Un positionnement délicat: l’information ayant déjà commencé à circuler, difficile de contrôler la rumeur. D’autant plus avec un ennemi qui 1) se contentera largement de cette rumeur et 2) a probablement pu constater directement sur le terrain les effets de son attaque. D’autant plus que la rumeur n’est pas contredite. Si cette rumeur était fausse, l’EMACOM n’aurait-il pas tout simplement corrigé?
Communication informationnelle
Comme je l’explique dans ma thèse de doctorat, la plupart des services de communication des armées ont opté pour une communication institutionnelle qui se veut « informationnelle ». On diffuse un maximum d’informations pour assurer un dialogue entre les forces et le public, suivant ainsi à la lettre les chartes éthiques des relations publiques européennes, qui prônent une communication de transparence. Transparence d’autant plus nécessaire dans une communication de crise, pour éviter d’être accusé d’avoir voulu cacher des choses sous le tapis.
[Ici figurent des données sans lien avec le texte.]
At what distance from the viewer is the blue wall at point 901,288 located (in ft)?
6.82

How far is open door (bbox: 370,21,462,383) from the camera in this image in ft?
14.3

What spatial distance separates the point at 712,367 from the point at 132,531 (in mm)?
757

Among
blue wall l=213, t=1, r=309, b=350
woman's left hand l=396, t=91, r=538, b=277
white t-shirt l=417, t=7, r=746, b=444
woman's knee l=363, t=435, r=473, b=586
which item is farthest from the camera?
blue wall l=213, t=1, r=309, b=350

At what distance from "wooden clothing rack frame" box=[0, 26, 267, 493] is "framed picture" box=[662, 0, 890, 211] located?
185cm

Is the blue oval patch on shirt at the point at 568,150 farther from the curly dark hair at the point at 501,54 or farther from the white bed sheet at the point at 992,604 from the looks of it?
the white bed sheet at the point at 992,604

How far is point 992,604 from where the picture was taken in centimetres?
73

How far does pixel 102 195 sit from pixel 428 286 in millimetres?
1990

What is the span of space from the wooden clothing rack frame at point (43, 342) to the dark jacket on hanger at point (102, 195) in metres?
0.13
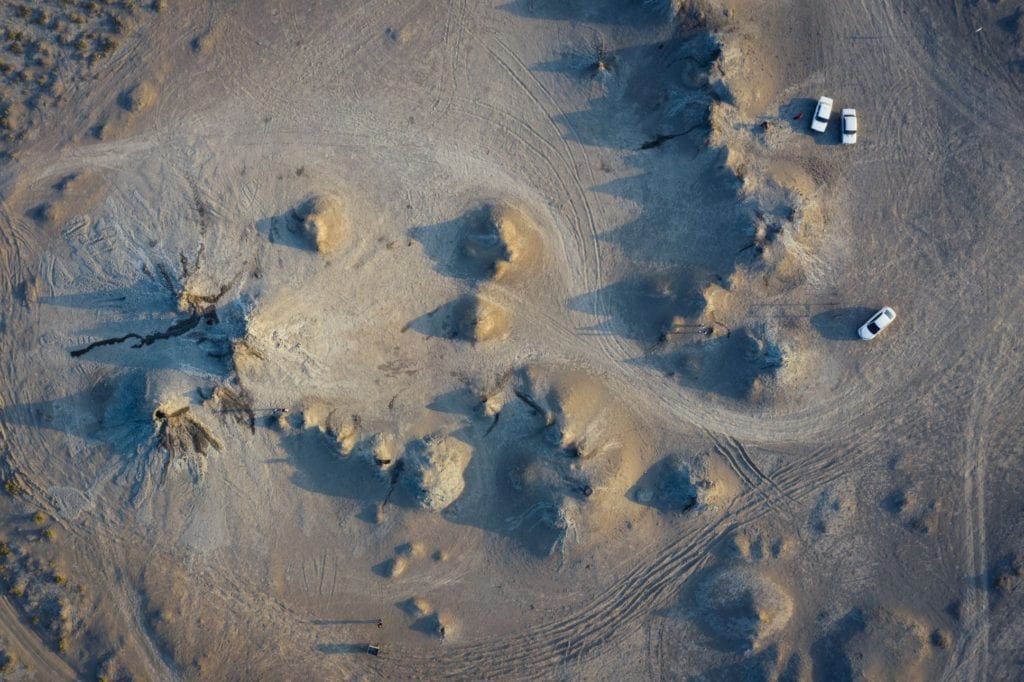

Difficile dans cette logique de faire de la rétention d’information, notamment lorsque les sujets ont commencé à filtrer. Car habituellement, on communique sur les morts et les blessés… Même si les questions se résument souvent pour ces derniers à savoir dans quel état ils sont. La blessure d’un chef militaire devient donc un tabou communicationnel, au même titre que l’outil de renseignement ou les process des forces spéciales. Si ces deux derniers interdits sont largement acceptés par les journalistes, qui entendent l’enjeu de sécurité, qu’en est-il de la blessure d’un chef militaire français?
Journalisme d’influence
Le travail des journalistes peut avoir de l’influence. Si l’on en croit la doctrine d’influence en appui aux opérations des armées françaises, la communication à destination de la presse fait partie des outils contribuant à la stratégie militaire d’influence (SMI). On communique par obligation contemporaine (on ne peut pas ne pas communiquer) mais aussi pour avoir des effets sur les attitudes et les comportements de différents publics (opinion publique nationale, communauté militaire, éventuellement des ennemis…).
Résister à cette instrumentalisation (plus ou moins volontaire et consciente de la part des communicants) fait partie du travail des journalistes. C’est pour cela qu’ils recoupent et vérifient leurs informations: contextualiser et mettre en perspective les affirmations d’un acteur du conflit (les armées françaises). C’est la différence entre communication (ou propagande?) et information. Chacun cherche alors à trouver le bon équilibre pour faire son travail avec la plus grande honnêteté possible: qualification de l’ennemi (terroriste? combattant? djihadiste?), reprise des messages de l’ennemi (propagande? communication?), de ceux de l’armée française (propagande? communication?)…
Dans cette démarche, les journalistes doivent parfois trouver l’équilibre entre des convictions et des valeurs personnelles, et celles que semblent imposer le métier. On va par exemple attendre que les familles soient informées avant de publier des informations sur des morts. On va refuser d’accompagner des combattants ennemis qui mèneraient une attaque contre des troupes françaises. Certains estiment que leur rôle de journaliste est aussi de valoriser l’engagement des troupes. Autant de questionnements qui aboutissent parfois au sein de cette profession à un débat: est-on d’abord Français ou journaliste?
Dans le cas qui nous intéresse ici, un problème se pose. Si l’on relaie largement les revendications des armées françaises, peut-on taire celles de l’adversaire? En réaction à ces deux morts, le président Emmanuel Macron a réagit en affirmant que « ces pertes viennent après plusieurs pertes très lourdes de plusieurs dizaines de terroristes que nous avons faites ces derniers jours« . En réalité, ils étaient 23, selon le chef d’état-major des armées… « dont des chefs« . Peut-on rapporter la perte de chefs adverses et admettre que celle des nôtres soit un tabou?